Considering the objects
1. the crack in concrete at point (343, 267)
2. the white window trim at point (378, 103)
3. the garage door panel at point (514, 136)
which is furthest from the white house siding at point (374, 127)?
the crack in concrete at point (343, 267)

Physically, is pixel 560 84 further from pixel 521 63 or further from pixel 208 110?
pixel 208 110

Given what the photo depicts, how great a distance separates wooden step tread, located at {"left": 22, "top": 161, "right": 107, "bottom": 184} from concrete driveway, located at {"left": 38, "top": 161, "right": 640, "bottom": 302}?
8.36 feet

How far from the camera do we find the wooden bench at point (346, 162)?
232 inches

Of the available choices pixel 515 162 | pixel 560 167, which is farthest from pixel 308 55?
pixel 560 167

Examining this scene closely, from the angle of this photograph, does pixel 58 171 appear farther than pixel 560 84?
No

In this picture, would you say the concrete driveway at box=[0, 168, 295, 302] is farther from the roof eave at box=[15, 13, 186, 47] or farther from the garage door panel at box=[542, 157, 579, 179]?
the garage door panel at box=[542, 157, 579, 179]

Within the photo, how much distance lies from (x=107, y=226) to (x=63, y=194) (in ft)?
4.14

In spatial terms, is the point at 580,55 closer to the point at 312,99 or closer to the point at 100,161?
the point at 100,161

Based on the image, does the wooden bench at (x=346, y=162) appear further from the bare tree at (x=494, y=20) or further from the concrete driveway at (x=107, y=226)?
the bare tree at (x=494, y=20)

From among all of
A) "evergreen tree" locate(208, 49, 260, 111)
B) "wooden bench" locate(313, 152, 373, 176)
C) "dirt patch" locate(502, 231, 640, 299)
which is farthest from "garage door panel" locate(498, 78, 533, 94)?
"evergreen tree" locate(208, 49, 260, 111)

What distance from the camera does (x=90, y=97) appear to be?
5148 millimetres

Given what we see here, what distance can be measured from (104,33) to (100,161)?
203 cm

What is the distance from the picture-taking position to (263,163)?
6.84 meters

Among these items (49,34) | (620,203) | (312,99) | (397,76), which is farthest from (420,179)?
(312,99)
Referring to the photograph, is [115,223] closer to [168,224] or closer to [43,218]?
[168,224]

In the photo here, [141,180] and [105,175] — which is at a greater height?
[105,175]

> [To do]:
Output all of the data again, exactly.

> [Correct answer]:
Considering the objects
1. the crack in concrete at point (343, 267)
2. the white window trim at point (378, 103)
3. the garage door panel at point (514, 136)
which is furthest from the white house siding at point (374, 127)?
the crack in concrete at point (343, 267)

Physically, is pixel 560 84 further from pixel 521 63 or further from pixel 208 110?
pixel 208 110

Given what the photo depicts, how great a distance separates wooden step tread, located at {"left": 22, "top": 161, "right": 107, "bottom": 184} from concrete driveway, located at {"left": 38, "top": 161, "right": 640, "bottom": 302}?
8.36 feet

How far from the camera do we find the wooden bench at point (346, 162)?
232 inches

Of the available choices pixel 515 162 | pixel 560 167, which is farthest from pixel 308 55?
pixel 560 167

Examining this scene closely, from the angle of this photograph, does pixel 58 171 appear farther than pixel 560 84?
No

In this picture, would you say the concrete driveway at box=[0, 168, 295, 302] is farther from the roof eave at box=[15, 13, 186, 47] or farther from the garage door panel at box=[542, 157, 579, 179]?
the garage door panel at box=[542, 157, 579, 179]

Within the photo, how much distance lies from (x=107, y=226) to (x=63, y=194) (in ft)?
4.14

In spatial terms, is the point at 580,55 closer to the point at 312,99 or closer to the point at 100,161?
the point at 100,161

Based on the image, does the wooden bench at (x=346, y=162) appear further from the bare tree at (x=494, y=20) or further from the concrete driveway at (x=107, y=226)?
the bare tree at (x=494, y=20)

From among all of
A) "evergreen tree" locate(208, 49, 260, 111)
B) "wooden bench" locate(313, 152, 373, 176)
C) "dirt patch" locate(502, 231, 640, 299)
which is farthest from "garage door panel" locate(498, 78, 533, 94)?
"evergreen tree" locate(208, 49, 260, 111)

What distance from the camera does (x=90, y=97) appear to be?
5148 millimetres

Given what we see here, what distance can be measured from (104,33) to (100,161)?
203 cm

What is the distance from the picture-taking position to (263,163)?
6.84 meters

Among these items (49,34) | (620,203) | (312,99) | (397,76), which is farthest from (420,179)?
(312,99)
Referring to the photograph, is [115,223] closer to [168,224] or closer to [43,218]?
[168,224]

In the photo here, [141,180] and [105,175] — which is at a greater height?
[105,175]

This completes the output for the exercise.